-- TEXT SEGMENT --
[Start of section]
Part 2: The Four Golden Signals as SLIs

Before writing a single PromQL query or building any dashboard, we defined what reliability means for MeetMind using Google's Four Golden Signals framework.

Why Four Golden Signals beat CPU/RAM monitoring

Traditional monitoring asks "is the server healthy?" The Four Golden Signals ask "is the user experiencing a healthy service?"

A server can have 10% CPU and still serve every request with 5-second latency. CPU monitoring shows green. The Four Golden Signals show red. That's the difference.

Signal 1 — Latency

How long does it take to serve a request? We distinguish successful from error latency — a fast error is not a success.

# p95 latency for successful requests
histogram_quantile(0.95,
  sum(rate(http_request_duration_seconds_bucket{status!~"5.."}[5m])) by (le, job)
)

# p95 latency for error requests (errors are often faster — fail fast)
histogram_quantile(0.95,
  sum(rate(http_request_duration_seconds_bucket{status=~"5.."}[5m])) by (le, job)
)

Signal 2 — Traffic

How much demand is the system handling?

# Requests per second
sum(rate(http_requests_total[1m])) by (job)

Signal 3 — Errors

Rate of failed requests — explicit 5xx, implicit wrong content, policy failures.

# Error rate as a ratio (0 = perfect, 1 = everything failing)
sum(rate(http_requests_total{status=~"5.."}[5m])) by (job)
/
sum(rate(http_requests_total[5m])) by (job)

Signal 4 — Saturation

How "full" is the service? We track CPU, memory, and disk.

# Memory saturation
1 - (node_memory_MemAvailable_bytes / node_memory_MemTotal_bytes)

# CPU saturation
1 - avg by (instance) (rate(node_cpu_seconds_total{mode="idle"}[5m]))

# Disk saturation
1 - (
  node_filesystem_avail_bytes{mountpoint="/", fstype!="tmpfs"}
  / node_filesystem_size_bytes{mountpoint="/", fstype!="tmpfs"}
)

These four PromQL expressions become our SLIs — the measurements we track.

Part 3: SLOs and Error Budgets

The philosophy

An SLI is a measurement.
An SLO is a target for that measurement.
An Error Budget is the allowable gap between perfect and the SLO target.

This framework changes how engineering teams make decisions. Instead of arguing about whether a deployment is "safe enough", the question becomes: "Do we have enough error budget to absorb the risk of this deployment?"

It converts a subjective conversation into an objective one.

Our SLO targets

SLO	Target	Window	Error Budget
Availability	99.5% of HTTP probes return 2xx	30 days	216 minutes
Error rate	99% of requests succeed	30 days	432 minutes
Latency	p95 < 500ms	Rolling 5m	Alert-only

Why 99.5% availability?
This gives us 216 minutes per month — enough for one planned maintenance window without exhausting the budget. A stricter 99.9% would leave only 43 minutes, making any deployment risky.

Why 99% error rate?
One percent failure tolerance allows for transient errors during rolling deployments. Stricter targets require canary deployment infrastructure before they're meaningful.
[End of section]
-- EXERCISE SET --
- 1) Write out the portion of the reliability text that begins with the words containing "# Error rate" and ends with "memory, and disk.".
- 2) In the reliability text, how many minutes per month would a stricter 99.9% availability target leave?
The entries that follow are separate material from the reliability text.

-- EXTRACTED INFORMATION --
[Start of section]
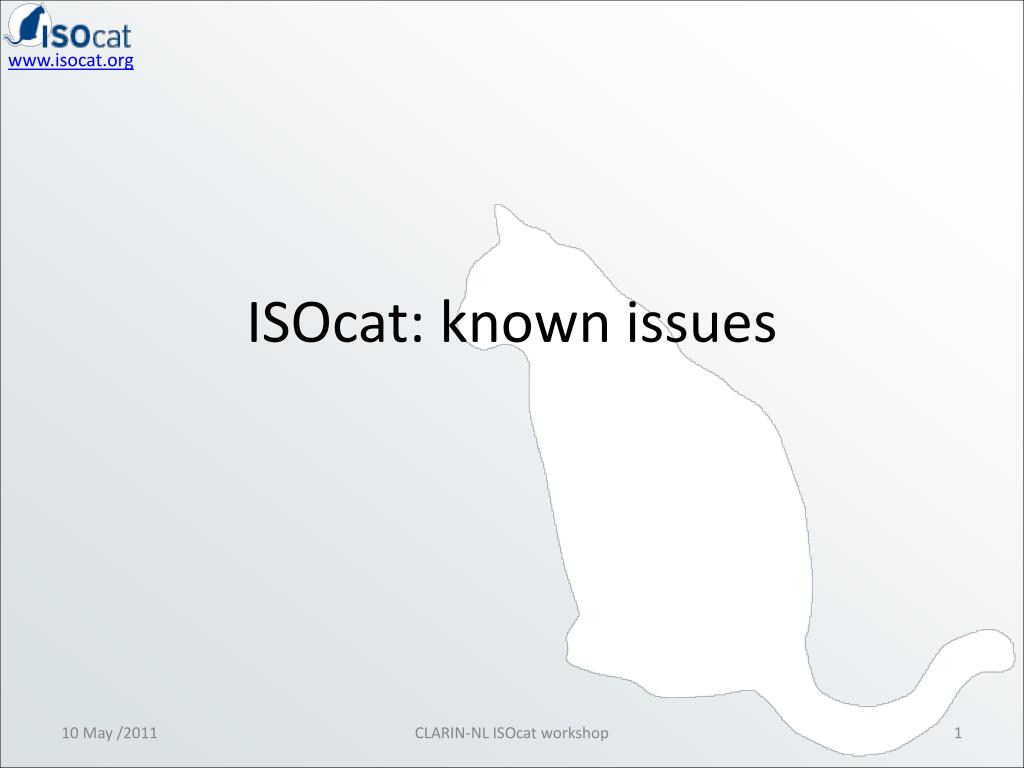 ISOcat
www.isocat.org

ISOcat: known issues

10 May /2011

CLARIN-NL ISOcat workshop

1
[End of section]
-- PROBLEM SOLUTIONS --
- 1)
# Error rate as a ratio (0 = perfect, 1 = everything failing)
sum(rate(http_requests_total{status=~"5.."}[5m])) by (job)
/
sum(rate(http_requests_total[5m])) by (job)

Signal 4 — Saturation

How "full" is the service? We track CPU, memory, and disk.

- 2) 43 minutes.